Step 6: Inform the family

•As soon as it is suspected that the patient is nearing brain death, the clinician should keep family members informed of the clinical status of the patient and maintain the patient in a hemodynamically stable state if he/she is a potential organ donor.

•As declaring brain death is a sensitive issue, the senior member of the team, ideally the primary consultant, should inform the next of kin after the clinical criteria for brain death have been confirmed.

•He or she then can be approached for organ donation as per the regulations of the state law.

•If the next of kin declines to donate organs, then it is good medical judgment to discontinue the mechanical ventilation (Fig. 34.1).

Steps in Managing a Brain-Dead Patient

Step 1: Monitor and manage hemodynamics

•Adequate monitoring is essential for managing a potential organ donor.

•If not already placed, an arterial line, a central venous line, and a urinary catheter will be useful.

•These will help in assessing resuscitation and monitoring the hemodynamic status closely.

•Adequate volume status should be maintained.

Step 2: Replace hormones

•Brain death is associated with a panhypopituitary state that can lead to refractory hypotension. Hormone replacement therapy not only helps in correcting this but also decreases cardiovascular instability and improves organ protection and graft function.

•The common hormones replaced are the following:

•Levothyroxine

–Thyroxine (T4) is initially given at 20 mcg IV bolus.

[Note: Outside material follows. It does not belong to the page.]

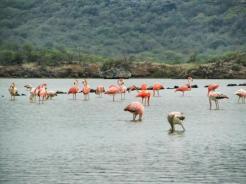Wild flamingoes.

T4 has been shown to be more beneficial than using T3.

–Bolus administration of T4 can cause hyperkalemia, and it is advisable to administer 10 units of regular insulin and 50 mL of 50% dextrose prior to bolus administration of T4, unless the serum glucose is greater than 300 mg/dL.

–If intravenous preparation is not available, thyroxine needs to be replaced enterally.

•Methylprednisolone

–Methylprednisolone is given as 15 mg/kg IV bolus and repeated on a daily basis.

–This has been shown to improve the potential for lung donation.

•Insulin

–The aim should be to maintain the blood glucose level below 140 mg/dL. Insulin is initiated at the rate of 1 unit/h IV infusion, and the infusion rate is adjusted appropriately to achieve this target.

–Frequent blood glucose analysis (hourly) may be required to maintain the target.